Présentée ce jeudi 14 mai 2026 à la Maison de la presse, cette étude met en lumière les difficultés auxquelles sont confrontées les personnes vulnérables dans leur accès à la justice en Guinée. Pour l’OGDH, malgré l’existence d’un cadre juridique relativement fourni, de nombreuses insuffisances persistent dans l’application des procédures judiciaires et le traitement des détenus.
Intervenant au nom de l’organisation, Me DS Bah a expliqué que cette initiative vise à documenter les obstacles structurels du système judiciaire guinéen afin d’interpeller les autorités compétentes. « Il y a quelques semaines, on avait fait une conférence de presse ici pour présenter les résultats du projet de l’accès aux personnes vulnérables à la justice. On avait indiqué à l’époque les difficultés qu’on avait rencontrées par rapport à la gestion de ce projet et aussi l’accès proprement dit. Après cet épisode, le projet est l’un des éléments essentiels. C’est justement cette étude qu’a commandité l’OGDH parce que c’est bien d’identifier les difficultés, mais il faut faire des recommandations, faire une étude pour avoir un document qu’on peut produire par exemple au niveau du gouvernement, en tout cas l’interpeller sur ces différentes problématiques. »
L’avocat a également insisté sur la nécessité de réformes concrètes pour améliorer le fonctionnement de la justice et les conditions de détention. « L’objectif de cette étude pour ma part et pour la part de l’équipe de consultants c’est d’identifier le blocage d’étranglement structurel et proposer des réformes concrètes visant à humaniser et à fluidifier le parcours judiciaire en République de Guinée », a-t-il indiqué.

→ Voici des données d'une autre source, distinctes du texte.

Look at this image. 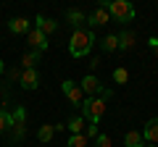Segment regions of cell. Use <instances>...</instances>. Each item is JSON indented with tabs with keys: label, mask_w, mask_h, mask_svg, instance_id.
Instances as JSON below:
<instances>
[{
	"label": "cell",
	"mask_w": 158,
	"mask_h": 147,
	"mask_svg": "<svg viewBox=\"0 0 158 147\" xmlns=\"http://www.w3.org/2000/svg\"><path fill=\"white\" fill-rule=\"evenodd\" d=\"M103 6H106L108 13H111L116 21H121V24H129L132 18H135V6H132L129 0H111V3H103Z\"/></svg>",
	"instance_id": "3957f363"
},
{
	"label": "cell",
	"mask_w": 158,
	"mask_h": 147,
	"mask_svg": "<svg viewBox=\"0 0 158 147\" xmlns=\"http://www.w3.org/2000/svg\"><path fill=\"white\" fill-rule=\"evenodd\" d=\"M148 47H150V50L156 53V58H158V37H150V40H148Z\"/></svg>",
	"instance_id": "d4e9b609"
},
{
	"label": "cell",
	"mask_w": 158,
	"mask_h": 147,
	"mask_svg": "<svg viewBox=\"0 0 158 147\" xmlns=\"http://www.w3.org/2000/svg\"><path fill=\"white\" fill-rule=\"evenodd\" d=\"M34 24H37L34 29H40L45 37H48V34H53V32L58 29V21H53V18H48V16H37V18H34Z\"/></svg>",
	"instance_id": "4fadbf2b"
},
{
	"label": "cell",
	"mask_w": 158,
	"mask_h": 147,
	"mask_svg": "<svg viewBox=\"0 0 158 147\" xmlns=\"http://www.w3.org/2000/svg\"><path fill=\"white\" fill-rule=\"evenodd\" d=\"M132 47H135V34L132 32H121L118 34V50H132Z\"/></svg>",
	"instance_id": "d6986e66"
},
{
	"label": "cell",
	"mask_w": 158,
	"mask_h": 147,
	"mask_svg": "<svg viewBox=\"0 0 158 147\" xmlns=\"http://www.w3.org/2000/svg\"><path fill=\"white\" fill-rule=\"evenodd\" d=\"M142 139H145L148 145H158V116L150 118L145 126H142Z\"/></svg>",
	"instance_id": "30bf717a"
},
{
	"label": "cell",
	"mask_w": 158,
	"mask_h": 147,
	"mask_svg": "<svg viewBox=\"0 0 158 147\" xmlns=\"http://www.w3.org/2000/svg\"><path fill=\"white\" fill-rule=\"evenodd\" d=\"M106 113V100L103 97H85V102L79 105V116L87 121L90 126H98Z\"/></svg>",
	"instance_id": "7a4b0ae2"
},
{
	"label": "cell",
	"mask_w": 158,
	"mask_h": 147,
	"mask_svg": "<svg viewBox=\"0 0 158 147\" xmlns=\"http://www.w3.org/2000/svg\"><path fill=\"white\" fill-rule=\"evenodd\" d=\"M142 131H127V137H124V147H142Z\"/></svg>",
	"instance_id": "ac0fdd59"
},
{
	"label": "cell",
	"mask_w": 158,
	"mask_h": 147,
	"mask_svg": "<svg viewBox=\"0 0 158 147\" xmlns=\"http://www.w3.org/2000/svg\"><path fill=\"white\" fill-rule=\"evenodd\" d=\"M29 18H24V16H16V18H11L8 21V32L11 34H29Z\"/></svg>",
	"instance_id": "7c38bea8"
},
{
	"label": "cell",
	"mask_w": 158,
	"mask_h": 147,
	"mask_svg": "<svg viewBox=\"0 0 158 147\" xmlns=\"http://www.w3.org/2000/svg\"><path fill=\"white\" fill-rule=\"evenodd\" d=\"M3 74H6V63L0 61V76H3Z\"/></svg>",
	"instance_id": "484cf974"
},
{
	"label": "cell",
	"mask_w": 158,
	"mask_h": 147,
	"mask_svg": "<svg viewBox=\"0 0 158 147\" xmlns=\"http://www.w3.org/2000/svg\"><path fill=\"white\" fill-rule=\"evenodd\" d=\"M95 147H111V137L108 134H98L95 137Z\"/></svg>",
	"instance_id": "603a6c76"
},
{
	"label": "cell",
	"mask_w": 158,
	"mask_h": 147,
	"mask_svg": "<svg viewBox=\"0 0 158 147\" xmlns=\"http://www.w3.org/2000/svg\"><path fill=\"white\" fill-rule=\"evenodd\" d=\"M100 50H103V53L118 50V34H106V37L100 40Z\"/></svg>",
	"instance_id": "2e32d148"
},
{
	"label": "cell",
	"mask_w": 158,
	"mask_h": 147,
	"mask_svg": "<svg viewBox=\"0 0 158 147\" xmlns=\"http://www.w3.org/2000/svg\"><path fill=\"white\" fill-rule=\"evenodd\" d=\"M66 129L71 131V134H85V129H87V121L82 118V116H74V118H69Z\"/></svg>",
	"instance_id": "9a60e30c"
},
{
	"label": "cell",
	"mask_w": 158,
	"mask_h": 147,
	"mask_svg": "<svg viewBox=\"0 0 158 147\" xmlns=\"http://www.w3.org/2000/svg\"><path fill=\"white\" fill-rule=\"evenodd\" d=\"M19 84H21L24 89H29V92L37 89V87H40V71H37V68H27V71L21 74V81H19Z\"/></svg>",
	"instance_id": "9c48e42d"
},
{
	"label": "cell",
	"mask_w": 158,
	"mask_h": 147,
	"mask_svg": "<svg viewBox=\"0 0 158 147\" xmlns=\"http://www.w3.org/2000/svg\"><path fill=\"white\" fill-rule=\"evenodd\" d=\"M27 42L32 45V50H40V53H45V50H48V37L40 32V29H29Z\"/></svg>",
	"instance_id": "ba28073f"
},
{
	"label": "cell",
	"mask_w": 158,
	"mask_h": 147,
	"mask_svg": "<svg viewBox=\"0 0 158 147\" xmlns=\"http://www.w3.org/2000/svg\"><path fill=\"white\" fill-rule=\"evenodd\" d=\"M53 137H56V126H53V124H42V126L37 129V139L45 142V145L53 139Z\"/></svg>",
	"instance_id": "e0dca14e"
},
{
	"label": "cell",
	"mask_w": 158,
	"mask_h": 147,
	"mask_svg": "<svg viewBox=\"0 0 158 147\" xmlns=\"http://www.w3.org/2000/svg\"><path fill=\"white\" fill-rule=\"evenodd\" d=\"M113 81H116V84H127V81H129V71H127L124 66H118L116 71H113Z\"/></svg>",
	"instance_id": "7402d4cb"
},
{
	"label": "cell",
	"mask_w": 158,
	"mask_h": 147,
	"mask_svg": "<svg viewBox=\"0 0 158 147\" xmlns=\"http://www.w3.org/2000/svg\"><path fill=\"white\" fill-rule=\"evenodd\" d=\"M61 89H63V95L69 97V102H71V105H82V102H85V92H82V87L77 84V81H71V79H66L61 84Z\"/></svg>",
	"instance_id": "8992f818"
},
{
	"label": "cell",
	"mask_w": 158,
	"mask_h": 147,
	"mask_svg": "<svg viewBox=\"0 0 158 147\" xmlns=\"http://www.w3.org/2000/svg\"><path fill=\"white\" fill-rule=\"evenodd\" d=\"M79 87H82L85 95H92V97H103V100H111V97H113V92L106 89V87L100 84V79H98L95 74H87L85 79L79 81Z\"/></svg>",
	"instance_id": "277c9868"
},
{
	"label": "cell",
	"mask_w": 158,
	"mask_h": 147,
	"mask_svg": "<svg viewBox=\"0 0 158 147\" xmlns=\"http://www.w3.org/2000/svg\"><path fill=\"white\" fill-rule=\"evenodd\" d=\"M108 21H111V13H108V8L103 6V3L87 16V24H90V26H103V24H108Z\"/></svg>",
	"instance_id": "52a82bcc"
},
{
	"label": "cell",
	"mask_w": 158,
	"mask_h": 147,
	"mask_svg": "<svg viewBox=\"0 0 158 147\" xmlns=\"http://www.w3.org/2000/svg\"><path fill=\"white\" fill-rule=\"evenodd\" d=\"M87 142H90V139H87L85 134H71L69 142H66V147H87Z\"/></svg>",
	"instance_id": "ffe728a7"
},
{
	"label": "cell",
	"mask_w": 158,
	"mask_h": 147,
	"mask_svg": "<svg viewBox=\"0 0 158 147\" xmlns=\"http://www.w3.org/2000/svg\"><path fill=\"white\" fill-rule=\"evenodd\" d=\"M21 68H11V71H8V76H11V81H21Z\"/></svg>",
	"instance_id": "cb8c5ba5"
},
{
	"label": "cell",
	"mask_w": 158,
	"mask_h": 147,
	"mask_svg": "<svg viewBox=\"0 0 158 147\" xmlns=\"http://www.w3.org/2000/svg\"><path fill=\"white\" fill-rule=\"evenodd\" d=\"M148 147H153V145H148Z\"/></svg>",
	"instance_id": "4316f807"
},
{
	"label": "cell",
	"mask_w": 158,
	"mask_h": 147,
	"mask_svg": "<svg viewBox=\"0 0 158 147\" xmlns=\"http://www.w3.org/2000/svg\"><path fill=\"white\" fill-rule=\"evenodd\" d=\"M11 118H13V142H21L27 134V108H16Z\"/></svg>",
	"instance_id": "5b68a950"
},
{
	"label": "cell",
	"mask_w": 158,
	"mask_h": 147,
	"mask_svg": "<svg viewBox=\"0 0 158 147\" xmlns=\"http://www.w3.org/2000/svg\"><path fill=\"white\" fill-rule=\"evenodd\" d=\"M95 47V32L92 29H77L69 40V53L71 58H85L90 55V50Z\"/></svg>",
	"instance_id": "6da1fadb"
},
{
	"label": "cell",
	"mask_w": 158,
	"mask_h": 147,
	"mask_svg": "<svg viewBox=\"0 0 158 147\" xmlns=\"http://www.w3.org/2000/svg\"><path fill=\"white\" fill-rule=\"evenodd\" d=\"M66 21L71 24L74 32H77V29H82V24H87V13L79 11V8H69L66 11Z\"/></svg>",
	"instance_id": "8fae6325"
},
{
	"label": "cell",
	"mask_w": 158,
	"mask_h": 147,
	"mask_svg": "<svg viewBox=\"0 0 158 147\" xmlns=\"http://www.w3.org/2000/svg\"><path fill=\"white\" fill-rule=\"evenodd\" d=\"M13 126V118H11V113L8 110H0V134H6L8 129Z\"/></svg>",
	"instance_id": "44dd1931"
},
{
	"label": "cell",
	"mask_w": 158,
	"mask_h": 147,
	"mask_svg": "<svg viewBox=\"0 0 158 147\" xmlns=\"http://www.w3.org/2000/svg\"><path fill=\"white\" fill-rule=\"evenodd\" d=\"M40 58H42V53H40V50H27L21 55V71H27V68H37Z\"/></svg>",
	"instance_id": "5bb4252c"
}]
</instances>
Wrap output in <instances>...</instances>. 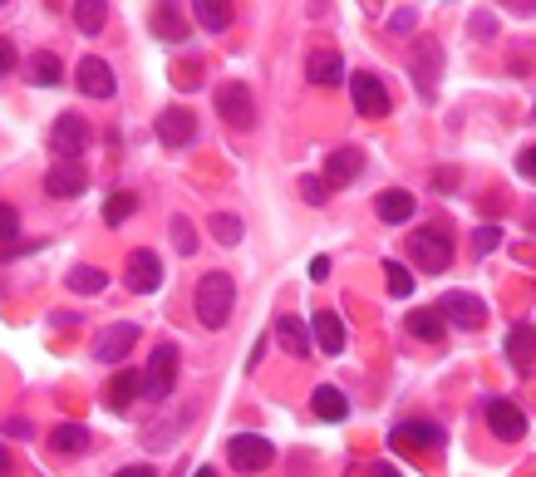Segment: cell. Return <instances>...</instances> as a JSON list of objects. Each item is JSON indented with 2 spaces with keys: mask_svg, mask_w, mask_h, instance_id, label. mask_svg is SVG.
<instances>
[{
  "mask_svg": "<svg viewBox=\"0 0 536 477\" xmlns=\"http://www.w3.org/2000/svg\"><path fill=\"white\" fill-rule=\"evenodd\" d=\"M232 305H237V286H232L227 271H207V276L197 281L192 310H197V320H202L207 330H222V325L232 320Z\"/></svg>",
  "mask_w": 536,
  "mask_h": 477,
  "instance_id": "cell-1",
  "label": "cell"
},
{
  "mask_svg": "<svg viewBox=\"0 0 536 477\" xmlns=\"http://www.w3.org/2000/svg\"><path fill=\"white\" fill-rule=\"evenodd\" d=\"M409 251H414V266L428 271V276H438V271L453 266V237L443 227H418L414 237H409Z\"/></svg>",
  "mask_w": 536,
  "mask_h": 477,
  "instance_id": "cell-2",
  "label": "cell"
},
{
  "mask_svg": "<svg viewBox=\"0 0 536 477\" xmlns=\"http://www.w3.org/2000/svg\"><path fill=\"white\" fill-rule=\"evenodd\" d=\"M389 448L394 453H438L443 448V428L433 418H404V423H394Z\"/></svg>",
  "mask_w": 536,
  "mask_h": 477,
  "instance_id": "cell-3",
  "label": "cell"
},
{
  "mask_svg": "<svg viewBox=\"0 0 536 477\" xmlns=\"http://www.w3.org/2000/svg\"><path fill=\"white\" fill-rule=\"evenodd\" d=\"M227 463H232L237 473H261V468L276 463V448H271V438H261V433H237V438L227 443Z\"/></svg>",
  "mask_w": 536,
  "mask_h": 477,
  "instance_id": "cell-4",
  "label": "cell"
},
{
  "mask_svg": "<svg viewBox=\"0 0 536 477\" xmlns=\"http://www.w3.org/2000/svg\"><path fill=\"white\" fill-rule=\"evenodd\" d=\"M409 74H414L418 94L433 99V94H438V79H443V45H438V40H418L414 55H409Z\"/></svg>",
  "mask_w": 536,
  "mask_h": 477,
  "instance_id": "cell-5",
  "label": "cell"
},
{
  "mask_svg": "<svg viewBox=\"0 0 536 477\" xmlns=\"http://www.w3.org/2000/svg\"><path fill=\"white\" fill-rule=\"evenodd\" d=\"M217 119H227L232 128H251L256 119V99H251V89L241 84V79H227V84H217Z\"/></svg>",
  "mask_w": 536,
  "mask_h": 477,
  "instance_id": "cell-6",
  "label": "cell"
},
{
  "mask_svg": "<svg viewBox=\"0 0 536 477\" xmlns=\"http://www.w3.org/2000/svg\"><path fill=\"white\" fill-rule=\"evenodd\" d=\"M350 94H355L359 119H384V114H389V89H384V79H379L374 69L350 74Z\"/></svg>",
  "mask_w": 536,
  "mask_h": 477,
  "instance_id": "cell-7",
  "label": "cell"
},
{
  "mask_svg": "<svg viewBox=\"0 0 536 477\" xmlns=\"http://www.w3.org/2000/svg\"><path fill=\"white\" fill-rule=\"evenodd\" d=\"M123 276H128V291L133 296H153L158 286H163V261L153 256V251H128V261H123Z\"/></svg>",
  "mask_w": 536,
  "mask_h": 477,
  "instance_id": "cell-8",
  "label": "cell"
},
{
  "mask_svg": "<svg viewBox=\"0 0 536 477\" xmlns=\"http://www.w3.org/2000/svg\"><path fill=\"white\" fill-rule=\"evenodd\" d=\"M143 379H148V384H143L148 399H168L173 384H178V345H158L153 359H148V374H143Z\"/></svg>",
  "mask_w": 536,
  "mask_h": 477,
  "instance_id": "cell-9",
  "label": "cell"
},
{
  "mask_svg": "<svg viewBox=\"0 0 536 477\" xmlns=\"http://www.w3.org/2000/svg\"><path fill=\"white\" fill-rule=\"evenodd\" d=\"M438 310H443V320L458 325V330H477V325L487 320V305H482L473 291H448V296L438 300Z\"/></svg>",
  "mask_w": 536,
  "mask_h": 477,
  "instance_id": "cell-10",
  "label": "cell"
},
{
  "mask_svg": "<svg viewBox=\"0 0 536 477\" xmlns=\"http://www.w3.org/2000/svg\"><path fill=\"white\" fill-rule=\"evenodd\" d=\"M482 418H487V428L502 438V443H517L522 433H527V414L512 404V399H487V409H482Z\"/></svg>",
  "mask_w": 536,
  "mask_h": 477,
  "instance_id": "cell-11",
  "label": "cell"
},
{
  "mask_svg": "<svg viewBox=\"0 0 536 477\" xmlns=\"http://www.w3.org/2000/svg\"><path fill=\"white\" fill-rule=\"evenodd\" d=\"M84 187H89V173H84L79 158H55V168L45 173V192L50 197H84Z\"/></svg>",
  "mask_w": 536,
  "mask_h": 477,
  "instance_id": "cell-12",
  "label": "cell"
},
{
  "mask_svg": "<svg viewBox=\"0 0 536 477\" xmlns=\"http://www.w3.org/2000/svg\"><path fill=\"white\" fill-rule=\"evenodd\" d=\"M50 143H55V153H60V158H79V153L89 148V123L79 119V114H60V119H55V133H50Z\"/></svg>",
  "mask_w": 536,
  "mask_h": 477,
  "instance_id": "cell-13",
  "label": "cell"
},
{
  "mask_svg": "<svg viewBox=\"0 0 536 477\" xmlns=\"http://www.w3.org/2000/svg\"><path fill=\"white\" fill-rule=\"evenodd\" d=\"M138 345V325L133 320H123V325H109V330H99V340H94V355L104 359V364H119L128 350Z\"/></svg>",
  "mask_w": 536,
  "mask_h": 477,
  "instance_id": "cell-14",
  "label": "cell"
},
{
  "mask_svg": "<svg viewBox=\"0 0 536 477\" xmlns=\"http://www.w3.org/2000/svg\"><path fill=\"white\" fill-rule=\"evenodd\" d=\"M192 138H197V119L187 109H163L158 114V143L163 148H187Z\"/></svg>",
  "mask_w": 536,
  "mask_h": 477,
  "instance_id": "cell-15",
  "label": "cell"
},
{
  "mask_svg": "<svg viewBox=\"0 0 536 477\" xmlns=\"http://www.w3.org/2000/svg\"><path fill=\"white\" fill-rule=\"evenodd\" d=\"M305 79H310L315 89L345 84V60H340V50H315V55L305 60Z\"/></svg>",
  "mask_w": 536,
  "mask_h": 477,
  "instance_id": "cell-16",
  "label": "cell"
},
{
  "mask_svg": "<svg viewBox=\"0 0 536 477\" xmlns=\"http://www.w3.org/2000/svg\"><path fill=\"white\" fill-rule=\"evenodd\" d=\"M114 89H119V84H114V69H109V64L94 60V55L79 60V94H89V99H114Z\"/></svg>",
  "mask_w": 536,
  "mask_h": 477,
  "instance_id": "cell-17",
  "label": "cell"
},
{
  "mask_svg": "<svg viewBox=\"0 0 536 477\" xmlns=\"http://www.w3.org/2000/svg\"><path fill=\"white\" fill-rule=\"evenodd\" d=\"M359 173H364V153H359V148H335V153L325 158V182H330V192H335V187H350Z\"/></svg>",
  "mask_w": 536,
  "mask_h": 477,
  "instance_id": "cell-18",
  "label": "cell"
},
{
  "mask_svg": "<svg viewBox=\"0 0 536 477\" xmlns=\"http://www.w3.org/2000/svg\"><path fill=\"white\" fill-rule=\"evenodd\" d=\"M310 330H315V350H320V355H340V350H345V320H340L335 310L310 315Z\"/></svg>",
  "mask_w": 536,
  "mask_h": 477,
  "instance_id": "cell-19",
  "label": "cell"
},
{
  "mask_svg": "<svg viewBox=\"0 0 536 477\" xmlns=\"http://www.w3.org/2000/svg\"><path fill=\"white\" fill-rule=\"evenodd\" d=\"M502 350H507V359H512V369H517V374H532V364H536V330H532V325H512Z\"/></svg>",
  "mask_w": 536,
  "mask_h": 477,
  "instance_id": "cell-20",
  "label": "cell"
},
{
  "mask_svg": "<svg viewBox=\"0 0 536 477\" xmlns=\"http://www.w3.org/2000/svg\"><path fill=\"white\" fill-rule=\"evenodd\" d=\"M414 192L409 187H384L379 192V217L389 222V227H404V222H414Z\"/></svg>",
  "mask_w": 536,
  "mask_h": 477,
  "instance_id": "cell-21",
  "label": "cell"
},
{
  "mask_svg": "<svg viewBox=\"0 0 536 477\" xmlns=\"http://www.w3.org/2000/svg\"><path fill=\"white\" fill-rule=\"evenodd\" d=\"M153 35L158 40H168V45H178V40H187V20H182V10L173 5V0H153Z\"/></svg>",
  "mask_w": 536,
  "mask_h": 477,
  "instance_id": "cell-22",
  "label": "cell"
},
{
  "mask_svg": "<svg viewBox=\"0 0 536 477\" xmlns=\"http://www.w3.org/2000/svg\"><path fill=\"white\" fill-rule=\"evenodd\" d=\"M409 335H414V340H423V345H438V340L448 335L443 310H438V305H418L414 315H409Z\"/></svg>",
  "mask_w": 536,
  "mask_h": 477,
  "instance_id": "cell-23",
  "label": "cell"
},
{
  "mask_svg": "<svg viewBox=\"0 0 536 477\" xmlns=\"http://www.w3.org/2000/svg\"><path fill=\"white\" fill-rule=\"evenodd\" d=\"M276 340L286 345V355H310V345H315V330L296 320V315H276Z\"/></svg>",
  "mask_w": 536,
  "mask_h": 477,
  "instance_id": "cell-24",
  "label": "cell"
},
{
  "mask_svg": "<svg viewBox=\"0 0 536 477\" xmlns=\"http://www.w3.org/2000/svg\"><path fill=\"white\" fill-rule=\"evenodd\" d=\"M143 384H148V379H143L138 369H119V374L109 379V389H104V394H109V409L123 414V409L133 404V394H143Z\"/></svg>",
  "mask_w": 536,
  "mask_h": 477,
  "instance_id": "cell-25",
  "label": "cell"
},
{
  "mask_svg": "<svg viewBox=\"0 0 536 477\" xmlns=\"http://www.w3.org/2000/svg\"><path fill=\"white\" fill-rule=\"evenodd\" d=\"M310 414L325 418V423H340V418L350 414V399H345L335 384H320V389L310 394Z\"/></svg>",
  "mask_w": 536,
  "mask_h": 477,
  "instance_id": "cell-26",
  "label": "cell"
},
{
  "mask_svg": "<svg viewBox=\"0 0 536 477\" xmlns=\"http://www.w3.org/2000/svg\"><path fill=\"white\" fill-rule=\"evenodd\" d=\"M192 10H197V25L207 30V35H222L227 25H232V0H192Z\"/></svg>",
  "mask_w": 536,
  "mask_h": 477,
  "instance_id": "cell-27",
  "label": "cell"
},
{
  "mask_svg": "<svg viewBox=\"0 0 536 477\" xmlns=\"http://www.w3.org/2000/svg\"><path fill=\"white\" fill-rule=\"evenodd\" d=\"M50 448H55V453H84V448H89V428H84V423H55Z\"/></svg>",
  "mask_w": 536,
  "mask_h": 477,
  "instance_id": "cell-28",
  "label": "cell"
},
{
  "mask_svg": "<svg viewBox=\"0 0 536 477\" xmlns=\"http://www.w3.org/2000/svg\"><path fill=\"white\" fill-rule=\"evenodd\" d=\"M104 20H109V5H104V0H74V25H79L84 35H99Z\"/></svg>",
  "mask_w": 536,
  "mask_h": 477,
  "instance_id": "cell-29",
  "label": "cell"
},
{
  "mask_svg": "<svg viewBox=\"0 0 536 477\" xmlns=\"http://www.w3.org/2000/svg\"><path fill=\"white\" fill-rule=\"evenodd\" d=\"M30 79H35L40 89H50V84H60V79H64V64H60V55H55V50H40V55L30 60Z\"/></svg>",
  "mask_w": 536,
  "mask_h": 477,
  "instance_id": "cell-30",
  "label": "cell"
},
{
  "mask_svg": "<svg viewBox=\"0 0 536 477\" xmlns=\"http://www.w3.org/2000/svg\"><path fill=\"white\" fill-rule=\"evenodd\" d=\"M69 286H74L79 296H99V291L109 286V276H104L99 266H74V271H69Z\"/></svg>",
  "mask_w": 536,
  "mask_h": 477,
  "instance_id": "cell-31",
  "label": "cell"
},
{
  "mask_svg": "<svg viewBox=\"0 0 536 477\" xmlns=\"http://www.w3.org/2000/svg\"><path fill=\"white\" fill-rule=\"evenodd\" d=\"M384 286H389V296L394 300L414 296V276H409V266H404V261H384Z\"/></svg>",
  "mask_w": 536,
  "mask_h": 477,
  "instance_id": "cell-32",
  "label": "cell"
},
{
  "mask_svg": "<svg viewBox=\"0 0 536 477\" xmlns=\"http://www.w3.org/2000/svg\"><path fill=\"white\" fill-rule=\"evenodd\" d=\"M212 237L222 241V246H237L241 237H246V227H241V217H232V212H212Z\"/></svg>",
  "mask_w": 536,
  "mask_h": 477,
  "instance_id": "cell-33",
  "label": "cell"
},
{
  "mask_svg": "<svg viewBox=\"0 0 536 477\" xmlns=\"http://www.w3.org/2000/svg\"><path fill=\"white\" fill-rule=\"evenodd\" d=\"M133 212H138V197H133V192H114V197L104 202V222H109V227H123Z\"/></svg>",
  "mask_w": 536,
  "mask_h": 477,
  "instance_id": "cell-34",
  "label": "cell"
},
{
  "mask_svg": "<svg viewBox=\"0 0 536 477\" xmlns=\"http://www.w3.org/2000/svg\"><path fill=\"white\" fill-rule=\"evenodd\" d=\"M168 232H173L178 256H197V246H202V241H197V232H192V222H187V217H173V227H168Z\"/></svg>",
  "mask_w": 536,
  "mask_h": 477,
  "instance_id": "cell-35",
  "label": "cell"
},
{
  "mask_svg": "<svg viewBox=\"0 0 536 477\" xmlns=\"http://www.w3.org/2000/svg\"><path fill=\"white\" fill-rule=\"evenodd\" d=\"M300 197H305L310 207H325V202H330V182L325 178H305L300 182Z\"/></svg>",
  "mask_w": 536,
  "mask_h": 477,
  "instance_id": "cell-36",
  "label": "cell"
},
{
  "mask_svg": "<svg viewBox=\"0 0 536 477\" xmlns=\"http://www.w3.org/2000/svg\"><path fill=\"white\" fill-rule=\"evenodd\" d=\"M0 227H5V256H10V251H15V232H20V222H15V207H10V202L0 207Z\"/></svg>",
  "mask_w": 536,
  "mask_h": 477,
  "instance_id": "cell-37",
  "label": "cell"
},
{
  "mask_svg": "<svg viewBox=\"0 0 536 477\" xmlns=\"http://www.w3.org/2000/svg\"><path fill=\"white\" fill-rule=\"evenodd\" d=\"M473 246H477V251H497V241H502V227H477V232H473Z\"/></svg>",
  "mask_w": 536,
  "mask_h": 477,
  "instance_id": "cell-38",
  "label": "cell"
},
{
  "mask_svg": "<svg viewBox=\"0 0 536 477\" xmlns=\"http://www.w3.org/2000/svg\"><path fill=\"white\" fill-rule=\"evenodd\" d=\"M517 173L536 182V143H532V148H522V158H517Z\"/></svg>",
  "mask_w": 536,
  "mask_h": 477,
  "instance_id": "cell-39",
  "label": "cell"
},
{
  "mask_svg": "<svg viewBox=\"0 0 536 477\" xmlns=\"http://www.w3.org/2000/svg\"><path fill=\"white\" fill-rule=\"evenodd\" d=\"M114 477H158V468H153V463H128V468H119Z\"/></svg>",
  "mask_w": 536,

Au-delà des dysfonctionnements judiciaires relevés dans l’étude, Me DS Bah a surtout attiré l’attention sur la situation sanitaire des détenus à la Maison centrale de Conakry. « À la maison centrale de Conakry, vous avez des femmes qui sont détenues, mais qui sont avec leurs enfants […] et au plan sanitaire également, nous nous sommes rendus compte qu’il y a des gens qui souffrent de tuberculose, d’infections respiratoires, de malnutrition », a-t-il déploré.
Selon lui, ces constats traduisent l’urgence d’améliorer les conditions carcérales et de renforcer le respect des droits fondamentaux des détenus en Guinée.